- Request
Report each line of the items below that contains the word "closest".

Items listed in a dataset

########################################

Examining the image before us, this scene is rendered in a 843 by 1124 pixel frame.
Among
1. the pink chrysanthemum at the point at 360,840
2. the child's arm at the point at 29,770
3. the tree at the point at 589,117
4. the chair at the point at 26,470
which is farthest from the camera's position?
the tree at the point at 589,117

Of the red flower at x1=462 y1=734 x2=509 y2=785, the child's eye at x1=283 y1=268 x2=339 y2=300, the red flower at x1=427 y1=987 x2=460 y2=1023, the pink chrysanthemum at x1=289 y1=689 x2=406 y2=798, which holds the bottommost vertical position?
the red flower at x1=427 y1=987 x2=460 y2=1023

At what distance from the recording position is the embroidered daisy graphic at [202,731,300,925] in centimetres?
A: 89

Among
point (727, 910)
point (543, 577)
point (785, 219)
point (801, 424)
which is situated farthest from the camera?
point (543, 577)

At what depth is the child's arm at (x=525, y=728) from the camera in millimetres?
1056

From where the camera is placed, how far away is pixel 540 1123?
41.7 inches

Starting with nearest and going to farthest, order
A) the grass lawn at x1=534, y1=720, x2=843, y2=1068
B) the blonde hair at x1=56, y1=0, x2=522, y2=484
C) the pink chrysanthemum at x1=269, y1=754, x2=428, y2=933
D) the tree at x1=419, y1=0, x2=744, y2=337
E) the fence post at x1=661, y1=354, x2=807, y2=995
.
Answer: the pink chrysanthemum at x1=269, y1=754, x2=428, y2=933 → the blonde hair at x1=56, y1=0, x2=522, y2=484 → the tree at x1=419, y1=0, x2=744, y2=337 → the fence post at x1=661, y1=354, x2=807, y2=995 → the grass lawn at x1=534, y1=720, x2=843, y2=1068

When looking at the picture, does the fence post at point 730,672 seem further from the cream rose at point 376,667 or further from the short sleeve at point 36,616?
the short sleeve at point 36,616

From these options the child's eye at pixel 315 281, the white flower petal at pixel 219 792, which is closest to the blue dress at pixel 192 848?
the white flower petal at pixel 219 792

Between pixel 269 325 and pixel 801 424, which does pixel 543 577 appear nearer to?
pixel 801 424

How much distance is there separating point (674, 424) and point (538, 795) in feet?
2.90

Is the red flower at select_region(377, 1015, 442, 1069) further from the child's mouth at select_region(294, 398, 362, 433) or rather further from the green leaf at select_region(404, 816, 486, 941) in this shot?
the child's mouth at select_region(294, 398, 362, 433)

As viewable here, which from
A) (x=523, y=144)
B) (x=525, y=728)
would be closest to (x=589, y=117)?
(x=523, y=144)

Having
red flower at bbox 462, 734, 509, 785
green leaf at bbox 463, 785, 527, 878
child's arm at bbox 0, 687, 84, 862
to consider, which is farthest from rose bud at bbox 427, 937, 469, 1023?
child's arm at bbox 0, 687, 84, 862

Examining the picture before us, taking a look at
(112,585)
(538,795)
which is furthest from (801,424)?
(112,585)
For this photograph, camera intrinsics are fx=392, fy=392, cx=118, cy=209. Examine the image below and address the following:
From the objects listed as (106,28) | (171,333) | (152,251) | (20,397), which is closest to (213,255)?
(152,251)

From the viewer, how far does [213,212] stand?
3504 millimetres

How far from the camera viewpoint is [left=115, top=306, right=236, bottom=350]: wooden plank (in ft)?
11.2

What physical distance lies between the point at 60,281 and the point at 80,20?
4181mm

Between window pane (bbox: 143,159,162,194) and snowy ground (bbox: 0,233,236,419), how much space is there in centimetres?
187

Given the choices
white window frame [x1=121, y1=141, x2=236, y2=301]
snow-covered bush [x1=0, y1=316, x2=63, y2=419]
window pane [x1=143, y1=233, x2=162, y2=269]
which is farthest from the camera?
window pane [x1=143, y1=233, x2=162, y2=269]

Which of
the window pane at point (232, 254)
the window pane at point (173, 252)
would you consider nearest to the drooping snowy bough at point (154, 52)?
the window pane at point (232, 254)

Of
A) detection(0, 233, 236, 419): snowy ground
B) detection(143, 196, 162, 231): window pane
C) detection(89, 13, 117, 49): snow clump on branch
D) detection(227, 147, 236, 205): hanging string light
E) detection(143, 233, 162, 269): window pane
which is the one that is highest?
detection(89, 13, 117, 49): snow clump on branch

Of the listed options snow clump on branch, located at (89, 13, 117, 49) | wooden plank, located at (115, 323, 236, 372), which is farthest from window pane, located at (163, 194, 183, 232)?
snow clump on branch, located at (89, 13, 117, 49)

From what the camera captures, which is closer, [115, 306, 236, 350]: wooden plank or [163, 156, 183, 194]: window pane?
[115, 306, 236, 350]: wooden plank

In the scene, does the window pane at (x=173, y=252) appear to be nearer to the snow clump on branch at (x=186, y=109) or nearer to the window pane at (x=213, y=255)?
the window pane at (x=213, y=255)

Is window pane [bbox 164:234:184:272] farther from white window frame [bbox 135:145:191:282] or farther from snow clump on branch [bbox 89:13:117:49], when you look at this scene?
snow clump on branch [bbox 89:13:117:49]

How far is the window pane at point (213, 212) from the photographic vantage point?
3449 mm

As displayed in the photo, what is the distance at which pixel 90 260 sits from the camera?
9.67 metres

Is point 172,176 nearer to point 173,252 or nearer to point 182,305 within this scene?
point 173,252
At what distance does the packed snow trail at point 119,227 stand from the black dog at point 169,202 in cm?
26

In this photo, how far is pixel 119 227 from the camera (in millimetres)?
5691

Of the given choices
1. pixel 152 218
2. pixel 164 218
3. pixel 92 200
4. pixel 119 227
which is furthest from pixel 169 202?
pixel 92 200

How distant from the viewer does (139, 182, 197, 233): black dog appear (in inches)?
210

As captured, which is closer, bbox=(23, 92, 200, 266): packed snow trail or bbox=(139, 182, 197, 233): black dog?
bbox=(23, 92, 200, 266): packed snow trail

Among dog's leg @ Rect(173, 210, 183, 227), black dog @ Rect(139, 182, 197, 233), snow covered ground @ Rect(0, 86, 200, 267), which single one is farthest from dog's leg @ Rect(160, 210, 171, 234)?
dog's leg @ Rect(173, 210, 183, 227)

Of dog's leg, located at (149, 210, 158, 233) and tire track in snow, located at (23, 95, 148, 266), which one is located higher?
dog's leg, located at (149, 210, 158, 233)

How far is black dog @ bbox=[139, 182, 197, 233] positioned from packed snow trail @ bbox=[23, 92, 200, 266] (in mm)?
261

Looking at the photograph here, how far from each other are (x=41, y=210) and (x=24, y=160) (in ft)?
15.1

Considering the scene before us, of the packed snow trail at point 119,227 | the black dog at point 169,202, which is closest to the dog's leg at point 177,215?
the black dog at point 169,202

########################################

- Solution for this exercise
From these options the child's eye at pixel 315 281, the white flower petal at pixel 219 792, which is closest to the blue dress at pixel 192 848?
would be closest to (x=589, y=117)?
From the objects listed as (106,28) | (171,333) | (152,251) | (20,397), which is closest to (213,255)?
Considering the scene before us, of the packed snow trail at point 119,227 | the black dog at point 169,202, which is closest to the dog's leg at point 177,215?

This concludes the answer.